Berdasarkan dari tradisi yang dilakukan oleh orang-orang kafir tersebut, mengapa pada akhirnya kaum muslim ikut terjebak suka cita yang mereka lakukan? Tanpa mereka sadari, saat ini mereka larut dalam perayaan tradisi di luar ajaran Islam.
Bukankah Allah SWT telah berfirman yang artinya: “Dan orang-orang Yahudi dan Nasrani tidak akan rela kepadamu (Muhammad) sebelum engkau mengikuti agama mereka. Katakanlah, “Sesungguhnya petunjuk Allah itulah petunjuk (yang sebenarnya). Dan jika engkau mengikuti keinginan mereka setelah ilmu (kebenaran) sampai kepadamu, tidak akan ada bagimu pelindung dan penolong dari Allah.”(QS. Al-Baqarah : 120).
Senada dengan hadits Rasulullah SAW, ”Orang yang menyerupai suatu kaum, maka ia bagian dari kaum tersebut” (HR. Abu Daud, 4031, di hasankan oleh Ibnu Hajar di Fathul Bari, 10/282, di shahihkan oleh Ahmad Syakir di ‘Umdatut Tafsir, 1/152).

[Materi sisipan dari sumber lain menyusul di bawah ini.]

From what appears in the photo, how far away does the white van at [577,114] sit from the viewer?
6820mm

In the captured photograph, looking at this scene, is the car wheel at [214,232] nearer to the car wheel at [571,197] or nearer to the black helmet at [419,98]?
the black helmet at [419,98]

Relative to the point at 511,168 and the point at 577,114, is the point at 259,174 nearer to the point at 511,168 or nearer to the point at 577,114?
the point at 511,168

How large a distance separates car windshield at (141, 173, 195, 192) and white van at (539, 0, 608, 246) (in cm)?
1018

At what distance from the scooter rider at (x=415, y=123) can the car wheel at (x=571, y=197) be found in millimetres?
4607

Kedua dalil ini menunjukkan larangan yang keras bagi seorang muslim untuk mengikuti syariat agama di luar Islam. Tetapi, sebagian kaum muslim tidak menyadari dan menganggap ini hanya sebagai tradisi biasa, padahal sejatinya dapat menyebabkan seseorang lalai dan menjadi lemah imannya.

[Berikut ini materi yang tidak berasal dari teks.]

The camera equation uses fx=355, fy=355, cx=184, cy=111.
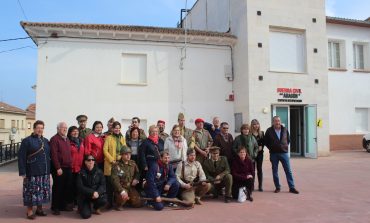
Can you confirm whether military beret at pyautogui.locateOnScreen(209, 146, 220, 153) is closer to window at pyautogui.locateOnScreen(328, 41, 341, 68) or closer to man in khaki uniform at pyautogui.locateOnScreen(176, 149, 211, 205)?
man in khaki uniform at pyautogui.locateOnScreen(176, 149, 211, 205)

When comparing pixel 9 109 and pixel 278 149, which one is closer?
pixel 278 149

Semua yang terjadi bukan tanpa sebab. Sejatinya, Islam adalah agama yang sempurna, agama yang diridhoi Allah SWT. Semua tidak lepas akibat ketida pahaman kaum muslim terhadap syariat Islam. Pondasi agama yang tidak kokoh, tidak murni mengakibatkan terjadinya pelanggaran terhadap syariat.
Sistem yang menjadi pandangan/akidah kaum muslim saat ini adalah sekularisme, yaitu fasluddiin anil hayah (pemisahan agama dari kehidupan). Agama hanya dianggap ibadah ritual semata hingga aturan kehidupan di luar ibadah menggunakan aturan manusia. Akidah sekularisme hanya mengatur ibadah ritual, seperti sholat, puasa, membayar zakat, berangkat haji/umroh.
Padahal, Islam harus dijalankan secara kafah, menyeluruh dan sempurna. Pun dalam hal meninggalkan tradisi dan perayaan di luar agama Islam. Seorang penguasa dalam sistem Islam akan menjadi raa’in (pengurus) dan junnah (pelindung) bagi rakyatnya. Maka, penguasa juga turut hadir dalam menjaga akidah umatnya dengan berbagai pengaturan yang sesuai Alquran dan Hadits. Wallahu’alam bishowwab.